Vous savez déjà qu’il n’en fut pas
toujours de même ; la liberté dont me
laissait jouir ma manière d’être avec
Séligni, le danger de ses systêmes,
et peut-être encore plus l’exemple trop
imprudent de quelques-unes de ses
inconstances, finirent par me rendre
plus attentive que je ne l’avais encore
été jusqu’alors aux tendres empressemens de son rival, à la délicatesse de
ses sacrifices. Je me crus heureuse de
pouvoir l’en récompenser sans cesser
d’être pour Séligni ce que j’avais toujours été. Je me garderai bien de
décider si les principes d’une morale
pure nous permettent de faire en même temps le bonheur de deux êtres
qui nous paraissent le mériter également ; je prononcerais peut-être aujourd’hui contre moi-même ; mais ce
que j’ai bien éprouvé, c’est la fausseté de principe romanesque d’après
lequel on assure qu’il n’est pas même
possible d’aimer avec la même tendresse, avec la même bonne foi, deux
hommes auxquels on peut se livrer
tour-à-tour avec le même charme,
avec la même confiance. On ne partage point son cœur, on le donne tout
entier au moment de la plus douce
jouissance ; et l’on conserve plus sûrement encore deux amans que l’on ne
conserve deux amis, parce que l’intérêt
qu’inspire l’amour a des soins,
des attentions, un instinct de prévoyance et de délicatesse, que n’atteint guère l’intérêt de l’amitié la plus
vive. Quelque différence qu’il y eût d’ailleurs entre Eglof et Séligni, quant
à l’esprit, au caractère, aux habitudes de la vie, leurs manières de
m’aimer avaient des rapports si doux,
une vérité si parfaite et si touchante,
qu’en les connaissant, bien loin de
s’étonner que j’eusse pu les aimer tous
deux à-la-fois, on aurait beaucoup
plus de peine à comprendre comment
il m’eût été possible d’aimer l’un sans
aimer l’autre, sans les aimer tous deux
également. Ce qu’ils craignaient le
plus l’un et l’autre, c’était d’obscurcir
par le plus léger nuage l’heureuse sérénité de toutes mes pensées et de toutes
mes affections ; c’est à moi, c’est à moi
seule au monde qu’ils rapportaient
l’un et l’autre l’emploi de toutes les
ressources de leurs facultés, de leur
travail, de l’emploi de leur fortune ;
ce n’est que pour ajouter à l’agrément
de ma vie que l’un desirait de conserver et d’augmenter sa fortune, l’autre d’en
acquérir.

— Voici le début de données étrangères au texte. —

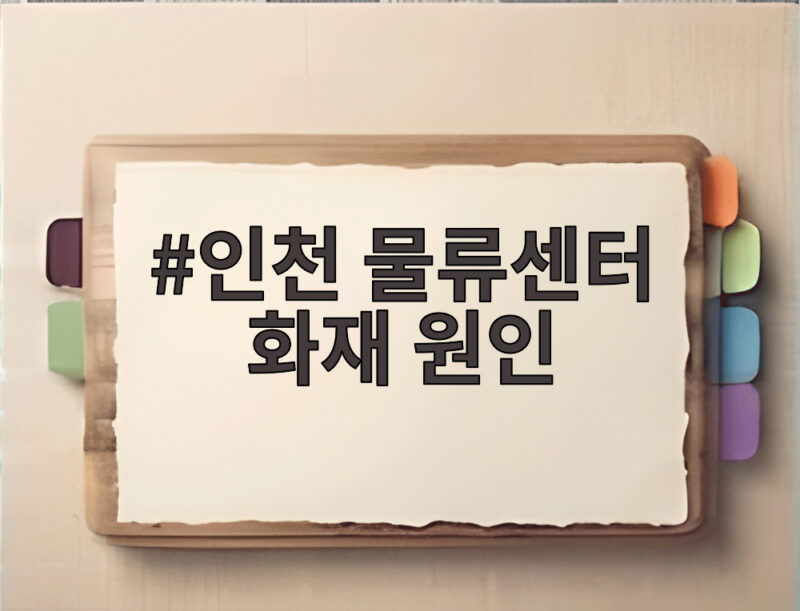 인천 쿠팡 물류센터 화재 원인 한 달째 미궁 입건자 없음 왜 1 인천 물류센터 화재 원인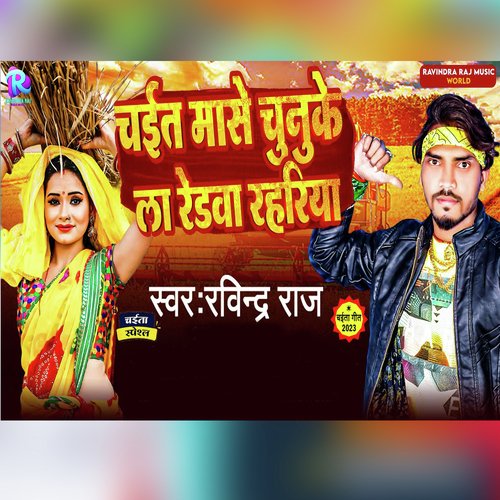 Chait Mase Chunke La Redva Rahariya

J’étais le premier objet de
tous leurs efforts, de tous leurs vœux,
de toutes leurs espérances ; la sensibilité de l’un et de l’autre avait été
profondément éprouvée, ce n’est que
dans mon sein qu’elle retrouvait du
calme et du bonheur, j’en étais devenue le repos et la vie. Eglof, avant
que je me fusse donnée à lui, connaissait tout mon attachement pour
son rival ; loin de chercher à m’arracher à ce premier engagement, la
crainte de me faire perdre un ami tel
que Séligni, un ami dont lui-même
jugeait la tendresse si nécessaire à mon
bonheur, l’engagea de la meilleure
foi du monde à me conseiller de dérober encore à ses yeux l’intimité de
notre liaison : il m’en coûta beaucoup
de suivre ce conseil ; je comptais bien
plus sur la franchise de mon caractère, sur la sincérité de ma tendresse, que
sur des efforts de prudence ou de dissimulation qui n’étaient guère à mon
usage. Je cédai cependant avec regret
à l’ascendant d’une raison que je devais croire supérieure à la mienne :
mais heureusement, ou malheureusement, je me trouvai bientôt
débarrassée d’un rôle trop pénible pour
mon humeur, pour mes principes,
et sur-tout pour la naïve candeur de tous mes sentimens.